(Юрий ЦИВЬЯН. На подступах к карпалистике)
Опубликовано в журнале Октябрь, номер 12, 2010
Владимир КУЛТЫГИН
Новая веселая наука
ЮРИЙ ЦИВЬЯН. НА ПОДСТУПАХ К КАРПАЛИСТИКЕ: ДВИЖЕНИЕ И ЖЕСТ В ЛИТЕРАТУРЕ, ИСКУССТВЕ И КИНО. – М.: НОВОЕ ЛИТЕРАТУРНОЕ ОБОЗРЕНИЕ, 2010.
Эта книга легко читается как сборник исторических анекдотов и курьезов. Краткая нелинейная история мирового кинематографа в его русском преломлении делится на главы почти хичкоковским монтажом. Ну, например: “Уронит ли руку якобинец? Дернет ли за смертоносный шнур палач? Об этом читатель узнает из следующей части книги – из глав об оборванном жесте и о жестах, обрывающих жизнь”. Из следующей главы читатель, конечно, узнает, что случилось с сироткой Генриеттой из американского фильма “Сироты бури” – и у американца Гриффита, и у советских киномонтажеров. Но главное, что он узнает, по какой причине одна и та же пленка может дать два и более фильмов с совершенно разными не то что фабулами – персонажами. А чем жест палача отличается от жеста руки монтажера с ножницами? Этого Цивьян читателю не говорит. Но читатель за предыдущие двести страниц уже подготовлен – и вряд ли утомлен: он и сам может выстроить свою цепочку пониманий.

---

# ЗАДАНИЕ 1
Почему, согласно рецензии, читателю не требуется, чтобы Цивьян объяснял, чем жест палача отличается от жеста руки монтажера с ножницами? Ответьте одним-двумя предложениями.

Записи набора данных
---

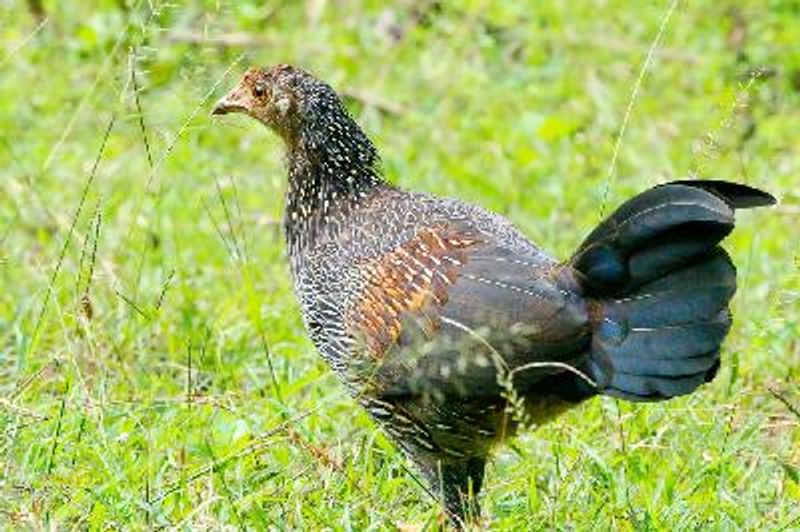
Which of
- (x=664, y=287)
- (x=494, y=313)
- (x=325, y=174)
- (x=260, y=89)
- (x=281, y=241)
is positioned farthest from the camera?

---

# ЗАДАНИЕ 2
Приведите заново все записи набора данных дословно, без каких-либо изменений. Изображения в ответ не включайте.

# ПРАВИЛЬНЫЙ РЕЗУЛЬТАТ 1
Читатель уже подготовлен предыдущими двумястами страницами и вряд ли утомлен. Поэтому он и сам может выстроить свою цепочку пониманий.

# ПРАВИЛЬНЫЙ РЕЗУЛЬТАТ 2
Which of
- (x=664, y=287)
- (x=494, y=313)
- (x=325, y=174)
- (x=260, y=89)
- (x=281, y=241)
is positioned farthest from the camera?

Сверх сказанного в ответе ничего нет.